Recurrence CFD (rCFD) ? Efficient Time-extrapolation of Classical CFD Simulations
Sprache des Vortragstitels:
Englisch
Original Tagungtitel:
12th European Fluid Mechanics Conference
Sprache des Tagungstitel:
Englisch
Original Kurzfassung:
Particulate processes commonly involve extremely differing time scales, ranging from milliseconds (e.g. for resolving particle collisions) to minutes and hours (e.g. for determining residence times). Therefore, an efficient time-extrapolation of numerical simulations is essential.
Recurrence CFD (rCFD) aims at an efficient representation of long-term processes which slowly evolve on highly-dynamic pseudo-periodic flow fields.
In the framework of rCFD, short-term full CFD simulation deliver recurrence databases of the governing flow at different operating conditions. Based on statistical reasoning, rCFD then exploits these databases in order to either develop (i) generic flow fields or (ii) generic transport fields, which subsequently serve as basis for the long-term process under consideration. In case of unsteadily varying operating conditions, we interpolate between existing recurrence databases.

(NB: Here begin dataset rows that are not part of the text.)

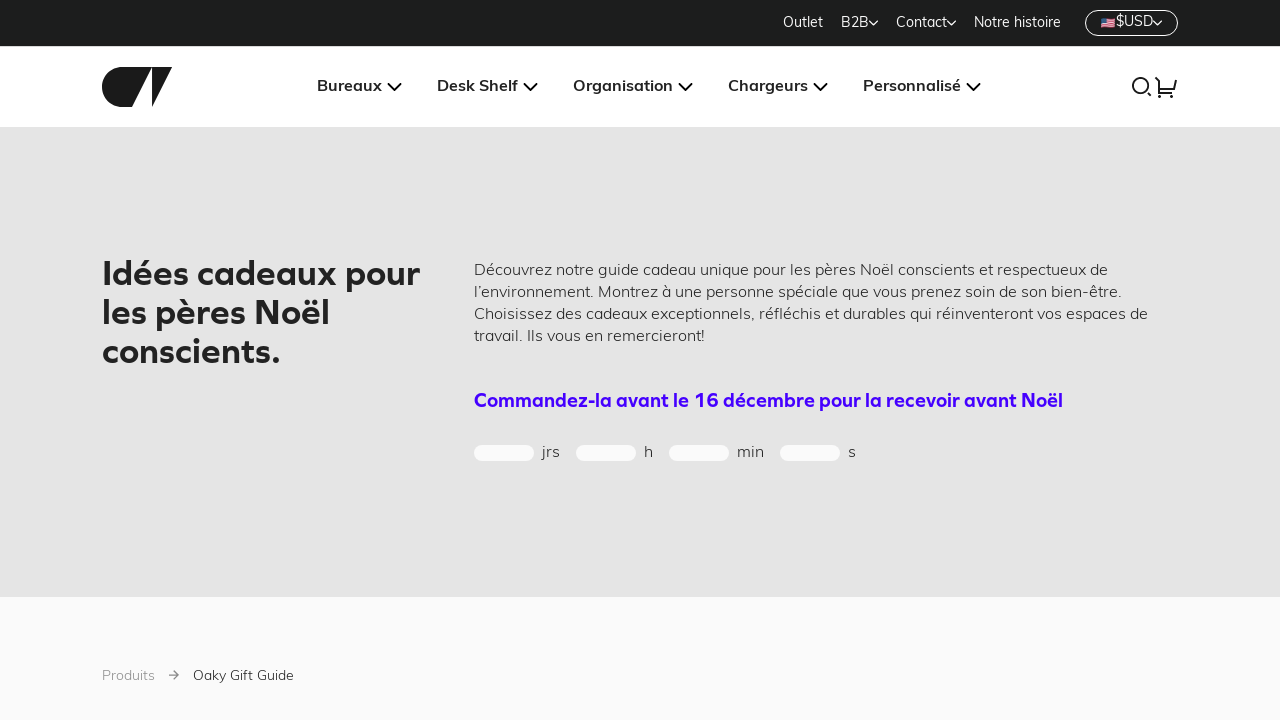

--- FILE ---
content_type: text/javascript
request_url: https://oakywood.shop/cdn/shop/t/385/compiled_assets/scripts.js?v=83956
body_size: -444
content:
(function(){var __sections__={};(function(){for(var i=0,s=document.getElementById("sections-script").getAttribute("data-sections").split(",");i<s.length;i++)__sections__[s[i]]=!0})(),function(){if(__sections__.footer)try{window.addEventListener("DOMContentLoaded",()=>{const footerText=document.querySelector(".footer-text"),setFooterTextCssVariable=()=>{document.documentElement.style.setProperty("--footer-text-width",footerText.clientWidth+"px")};setFooterTextCssVariable(),window.addEventListener("resize",setFooterTextCssVariable),window.addEventListener("load",setFooterTextCssVariable)})}catch(e){console.error(e)}}()})();
//# sourceMappingURL=/cdn/shop/t/385/compiled_assets/scripts.js.map?v=83956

In applying rCFD to a set of single-phase and multiphase flows, we experienced a computational speed-up of two (flow based rCFD) to four (transport based rCFD) orders of magnitude. In many cases this dramatic speed-up allows for faster-than-real-time simulations, which run on the same high-resolution grid as the original full CFD simulation.
Finally, we explore the possibility of incorporating such real-time rCFD simulations into process monitoring and control, by using real-time rCFD simulations as plant predictor.